“Please stop sending emails asking if I were for real, don’t believe it? Then don’t read it. I am not anybody’s propaganda ploy, well except my own. 2 more hours until the B52’s get to Iraq.”Salam Pax
Salam Pax has attracted a huge worldwide readership for the Internet diary he kept during the buildup, prosecution, and aftermath of the war in Iraq. Bringing his incisive and sharply funny Web postings together in print for the first time, Salam Pax
provides one of the most gripping accounts of the Iraq conflict and will be the subject of global media attention.

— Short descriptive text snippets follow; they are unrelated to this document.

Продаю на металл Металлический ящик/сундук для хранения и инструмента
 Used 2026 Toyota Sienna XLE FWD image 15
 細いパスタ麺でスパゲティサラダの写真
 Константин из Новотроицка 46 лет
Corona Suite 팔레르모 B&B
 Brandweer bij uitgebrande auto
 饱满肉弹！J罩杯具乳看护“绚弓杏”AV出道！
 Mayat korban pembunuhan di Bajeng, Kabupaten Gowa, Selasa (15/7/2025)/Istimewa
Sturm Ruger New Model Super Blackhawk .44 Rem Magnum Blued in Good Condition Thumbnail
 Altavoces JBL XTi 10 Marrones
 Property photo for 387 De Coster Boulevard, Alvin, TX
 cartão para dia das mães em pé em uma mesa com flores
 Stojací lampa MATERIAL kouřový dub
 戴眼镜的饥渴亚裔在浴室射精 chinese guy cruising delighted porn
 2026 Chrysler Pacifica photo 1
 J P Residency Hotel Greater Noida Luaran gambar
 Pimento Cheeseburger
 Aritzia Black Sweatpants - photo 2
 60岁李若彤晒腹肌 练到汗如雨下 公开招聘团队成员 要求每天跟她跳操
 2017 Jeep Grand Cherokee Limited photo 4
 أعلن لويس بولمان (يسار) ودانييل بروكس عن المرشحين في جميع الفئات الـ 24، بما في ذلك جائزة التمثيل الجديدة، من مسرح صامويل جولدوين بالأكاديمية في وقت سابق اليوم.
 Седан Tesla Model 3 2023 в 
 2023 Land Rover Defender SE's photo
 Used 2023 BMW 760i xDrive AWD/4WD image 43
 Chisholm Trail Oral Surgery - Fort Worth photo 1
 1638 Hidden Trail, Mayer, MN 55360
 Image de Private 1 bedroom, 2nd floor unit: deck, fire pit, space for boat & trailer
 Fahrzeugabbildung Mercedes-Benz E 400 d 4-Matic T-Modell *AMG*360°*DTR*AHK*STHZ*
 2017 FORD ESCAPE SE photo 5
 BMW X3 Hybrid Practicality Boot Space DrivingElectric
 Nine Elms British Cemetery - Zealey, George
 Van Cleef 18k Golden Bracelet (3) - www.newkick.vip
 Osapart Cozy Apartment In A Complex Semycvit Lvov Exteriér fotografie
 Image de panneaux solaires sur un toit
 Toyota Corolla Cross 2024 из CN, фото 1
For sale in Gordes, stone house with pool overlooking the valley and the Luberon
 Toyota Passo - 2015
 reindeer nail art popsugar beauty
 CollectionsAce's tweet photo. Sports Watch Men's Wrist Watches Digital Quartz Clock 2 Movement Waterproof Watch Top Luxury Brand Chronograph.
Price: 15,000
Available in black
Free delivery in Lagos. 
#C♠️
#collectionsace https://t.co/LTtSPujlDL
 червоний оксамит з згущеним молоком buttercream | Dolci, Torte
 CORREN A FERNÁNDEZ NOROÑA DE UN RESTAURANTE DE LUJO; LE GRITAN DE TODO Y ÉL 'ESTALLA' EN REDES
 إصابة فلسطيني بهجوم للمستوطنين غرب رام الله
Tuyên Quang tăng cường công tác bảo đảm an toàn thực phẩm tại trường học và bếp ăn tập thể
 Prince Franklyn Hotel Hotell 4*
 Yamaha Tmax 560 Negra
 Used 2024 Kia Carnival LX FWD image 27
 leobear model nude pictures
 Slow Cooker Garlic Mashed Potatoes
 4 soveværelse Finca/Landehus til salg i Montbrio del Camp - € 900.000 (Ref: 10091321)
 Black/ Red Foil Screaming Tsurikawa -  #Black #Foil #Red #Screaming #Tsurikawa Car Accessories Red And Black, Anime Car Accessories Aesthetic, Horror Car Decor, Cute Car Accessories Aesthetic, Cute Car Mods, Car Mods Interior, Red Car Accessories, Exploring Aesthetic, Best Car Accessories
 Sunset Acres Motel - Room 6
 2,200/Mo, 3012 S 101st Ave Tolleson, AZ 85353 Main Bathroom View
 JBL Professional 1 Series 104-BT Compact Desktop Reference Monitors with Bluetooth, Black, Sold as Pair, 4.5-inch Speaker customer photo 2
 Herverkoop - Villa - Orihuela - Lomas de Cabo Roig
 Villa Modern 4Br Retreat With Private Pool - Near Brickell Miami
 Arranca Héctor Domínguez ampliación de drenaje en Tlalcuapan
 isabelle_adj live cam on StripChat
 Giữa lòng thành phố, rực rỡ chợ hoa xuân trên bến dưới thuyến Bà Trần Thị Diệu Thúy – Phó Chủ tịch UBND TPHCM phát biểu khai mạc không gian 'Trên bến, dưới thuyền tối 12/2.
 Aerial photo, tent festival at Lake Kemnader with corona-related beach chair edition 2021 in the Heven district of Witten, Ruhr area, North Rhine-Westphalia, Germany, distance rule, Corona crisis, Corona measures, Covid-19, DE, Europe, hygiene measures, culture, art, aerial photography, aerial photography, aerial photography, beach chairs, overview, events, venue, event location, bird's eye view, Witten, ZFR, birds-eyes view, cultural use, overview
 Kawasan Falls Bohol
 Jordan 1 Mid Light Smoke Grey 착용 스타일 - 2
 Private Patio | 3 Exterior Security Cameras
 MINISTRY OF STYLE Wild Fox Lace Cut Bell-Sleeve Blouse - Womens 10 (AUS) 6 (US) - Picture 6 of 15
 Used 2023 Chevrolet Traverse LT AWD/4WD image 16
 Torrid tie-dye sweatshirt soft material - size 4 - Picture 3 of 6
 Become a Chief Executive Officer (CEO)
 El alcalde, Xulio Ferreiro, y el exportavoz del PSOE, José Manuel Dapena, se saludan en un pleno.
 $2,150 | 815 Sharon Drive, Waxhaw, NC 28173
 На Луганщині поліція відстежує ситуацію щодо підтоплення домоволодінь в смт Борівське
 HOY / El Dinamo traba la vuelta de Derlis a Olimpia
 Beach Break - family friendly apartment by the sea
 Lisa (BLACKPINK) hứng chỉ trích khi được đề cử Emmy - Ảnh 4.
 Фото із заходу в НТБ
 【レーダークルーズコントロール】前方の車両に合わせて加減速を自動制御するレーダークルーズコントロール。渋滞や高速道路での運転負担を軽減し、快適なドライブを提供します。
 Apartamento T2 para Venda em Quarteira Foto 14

In September 2002, a twenty-nine-year-old Iraqi architect calling himself “Salam Pax” began posting daily accounts of everyday life in Baghdad onto the Internet. Written in English, these postings contained everything from descriptions of the hardships of life in Saddam Hussein’s paranoid regime, to reviews of the latest (pirate) CDs by Coldplay and Bjork, to gossip about his employers. Salam daily risked retribution from Saddam’s regime, as more than 200,000 people went missing under Saddam, many for far lesser crimes than the open criticism of the regime that Salam voiced in his diary.
Salam Pax’s sharp, candid, and often dryly funny articles soon attracted a worldwide readership. In the months that followed, as a huge American-led force gathered to destroy Saddam’s hated regime, Salam’s Internet diary became a unique record of the anticipation, anger, resentment, humor, and sheer terror felt by an ordinary man living through the final days of Saddam Hussein’s twenty-five-year dictatorship, and the aftermath of its destruction.Salam Pax
is an astonishing record of the last days of Saddam and the clandestine diary of an ordinary Iraqi.